## Records to use:
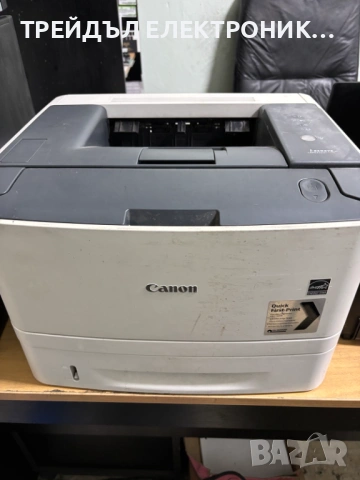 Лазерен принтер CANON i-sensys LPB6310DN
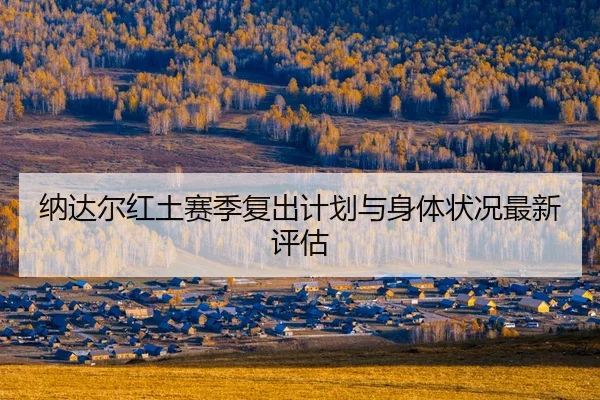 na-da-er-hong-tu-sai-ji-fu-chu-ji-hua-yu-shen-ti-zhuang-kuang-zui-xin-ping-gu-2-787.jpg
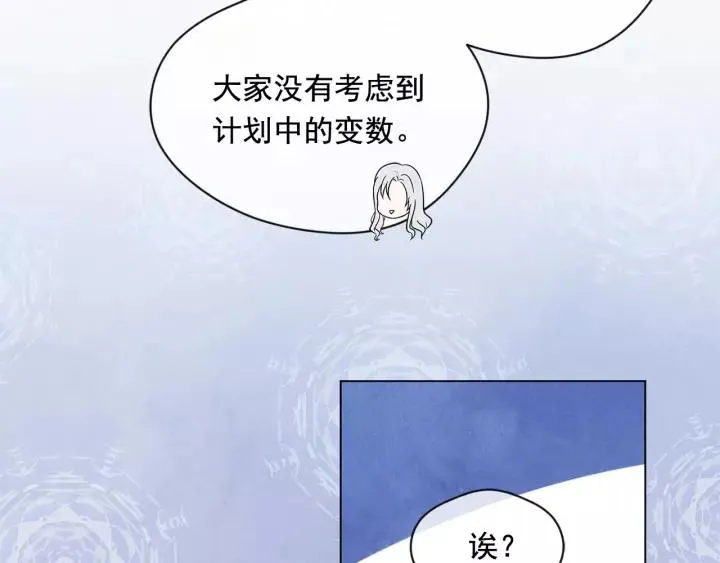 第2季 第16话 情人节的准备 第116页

---

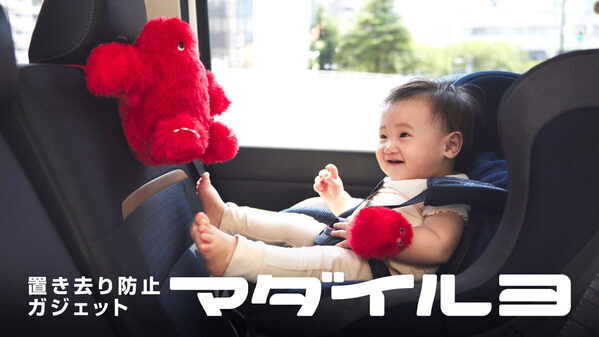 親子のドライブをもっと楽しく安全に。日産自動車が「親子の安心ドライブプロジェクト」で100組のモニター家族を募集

## What is needed:
Using the entries above, extract exactly the lines from the one that contains "Лазерен принтер CANON i-sensys LPB6310DN" through the one that contains "第2季 第16话 情人节的准备 第116页". Do not carry over any pictures.

## Solution to this exercise:
 Лазерен принтер CANON i-sensys LPB6310DN
 na-da-er-hong-tu-sai-ji-fu-chu-ji-hua-yu-shen-ti-zhuang-kuang-zui-xin-ping-gu-2-787.jpg
 第2季 第16话 情人节的准备 第116页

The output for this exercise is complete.